Someone cheerfully yelled, “Everybody sing.”
He was quickly put down by a voice from the lower depths: “You’re nuts! At seven o’clock sane people don’t even talk.”
On we went. Sleeping, talking, anticipating. We passed other buses full of heads covered with caps printed with their organizations’ names. On our right was a beat-up old cab with six people in it and March on Washington posters plastered on all its doors.
At 10:30 — Washington. The city seemed strangely quiet and deserted except for a few groups of Negro children on corners. They stared curiously at the unending caravan of buses. Police and MPs were everywhere. Traffic moved swiftly. We parked at 117th and Independence, and the people of Bus 10 merged with the crowd moving up the street. The March was on.
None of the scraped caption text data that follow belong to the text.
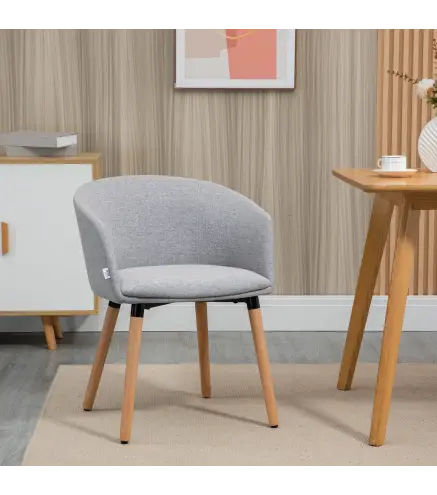 Silla de Comedor Tapizada en Lino Sintético Transpirable con Asiento Acolchado y Patas de Madera 57x56x72cm Gris
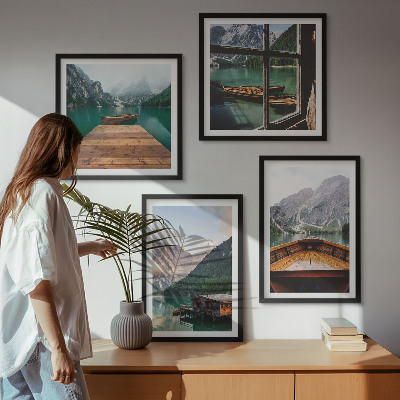 Polittico con cornice Paesaggi montani, cottage, barche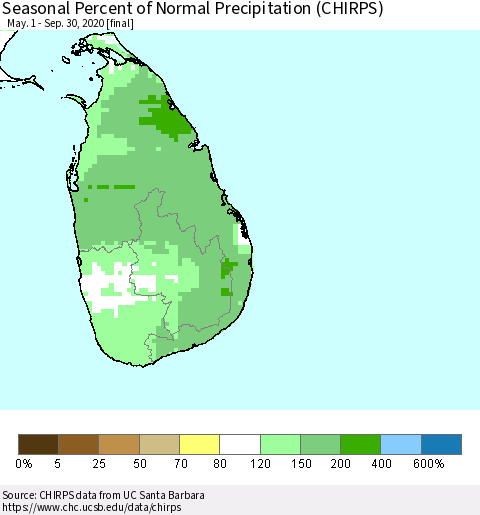 Sri Lanka Seasonal Percent of Normal Precipitation (CHIRPS) Thematic Map For 5/1/2020 - 9/30/2020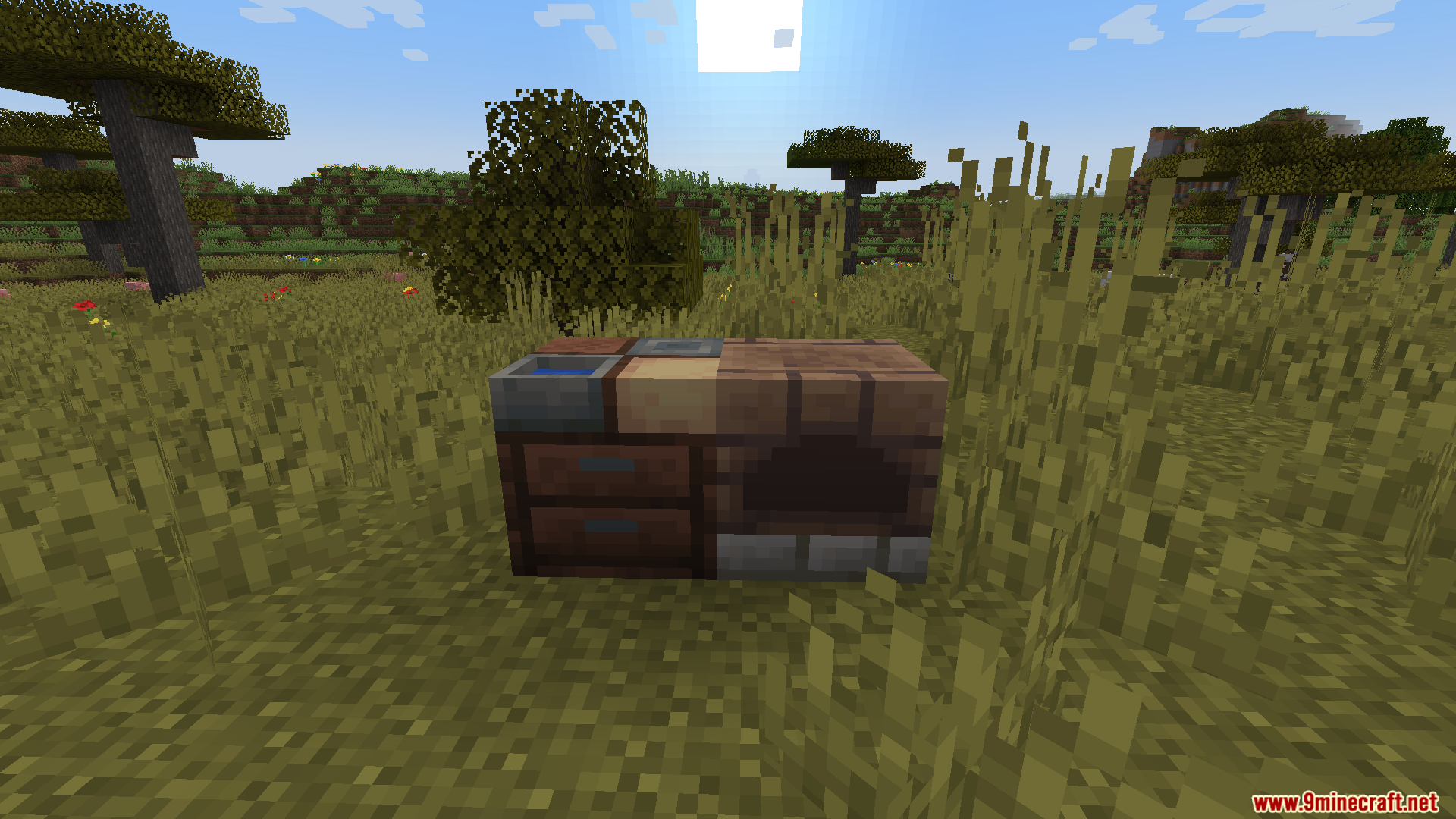Lilis Pottery Mod Screenshot 2 Custom pottery table and brick kiln blocks sitting in a grassy field
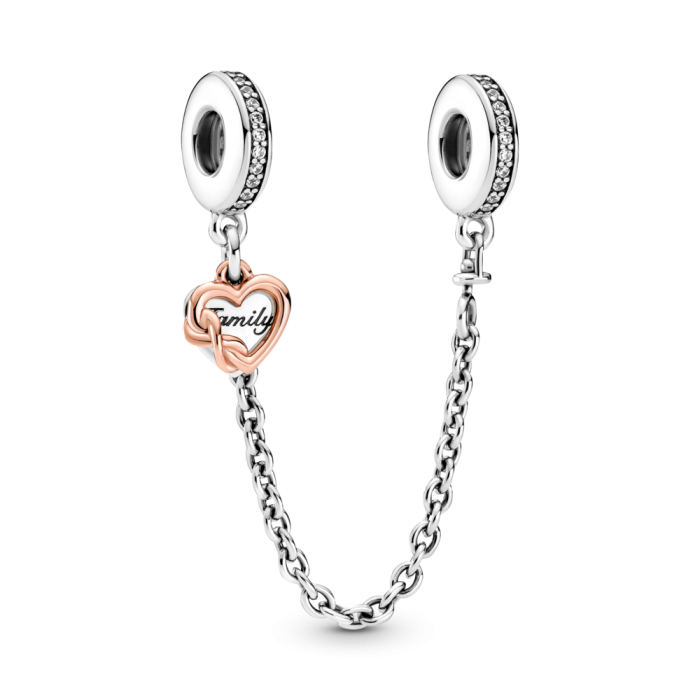 Family Heart Safety Chain Charm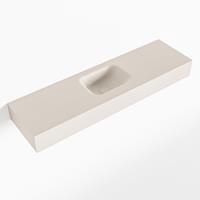 Mondiaz LEX Opbouwwastafel 110x30x12cm 0 kraangaten wasbak midden Solid Surface Linen mat F52122Linen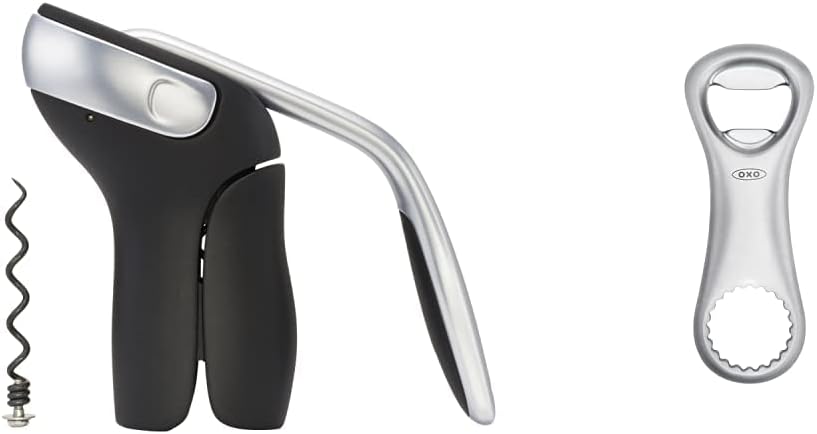OXO Steel Vertical Lever Corkscrew with Removable Foil Cutter and OXO SteeL Bottle Opener
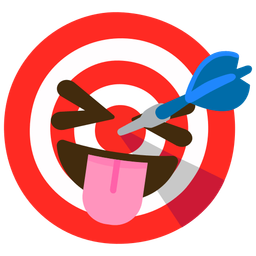 squinting face with tongue and bullseye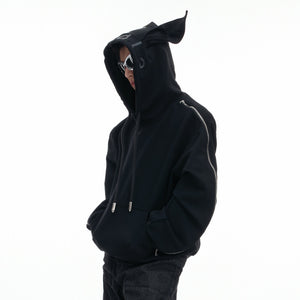 Dark Hoodie Zipper Techwear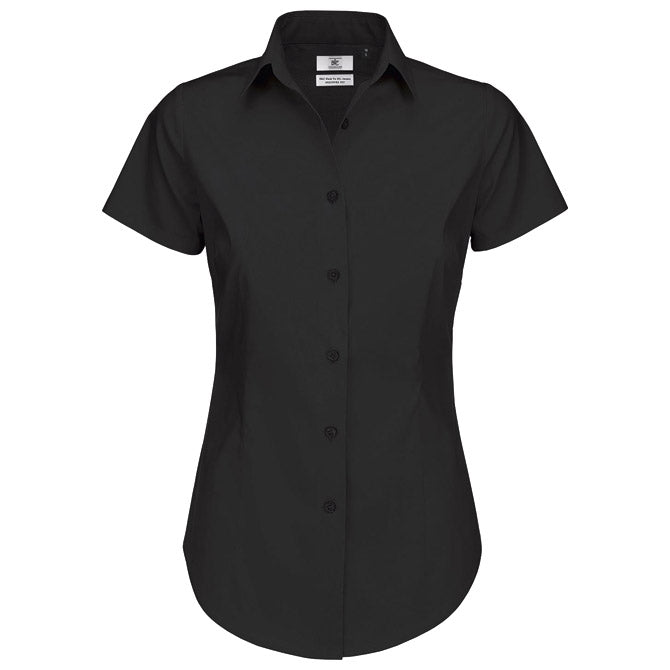 KOŠULJA ŽENSKA KRATKI RUKAVI B&C BLACK TIE 135G CRNA S-EOL!!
The day was full of TV cameras, spontaneous singing, speeches, clapping, the green and white striped news tent, the P. A. system blasting “We Shall Not Be Moved,” the ominous Red Cross symbol on a medical tent, March marshals with bright yellow arm bands and little white Nehru hats, the Freedom Walkers in faded blue overalls, Catholic priests in solemn black, posters proclaiming Freedom Now, feet soaking in the reflecting pool, portable drinking fountains, varicolored pennants and hats, warm Pepsi-Cola, the blanket of humanity sprawled in undignified dignity, a Nigerian student with his head bent in prayer, and the echo of Martin Luther King’s phrase: “I have a dream … ”
It was over. The bus moved out slowly. This time there were Negroes on every doorstep. As we passed, they raised their fingers in the victory sign. They clasped their hands over their heads in the prizefighter’s traditional gesture. They clapped. They cheered. They smiled and the smile was reflected back from the buses. On bus 10 there was no one sitting at the back of the bus. All the seats were in the front.
“We’ll be back,” said George Johnson. “If this doesn’t work, we’ll bring 500,000. And if that doesn’t work, we’ll bring all 20 million.”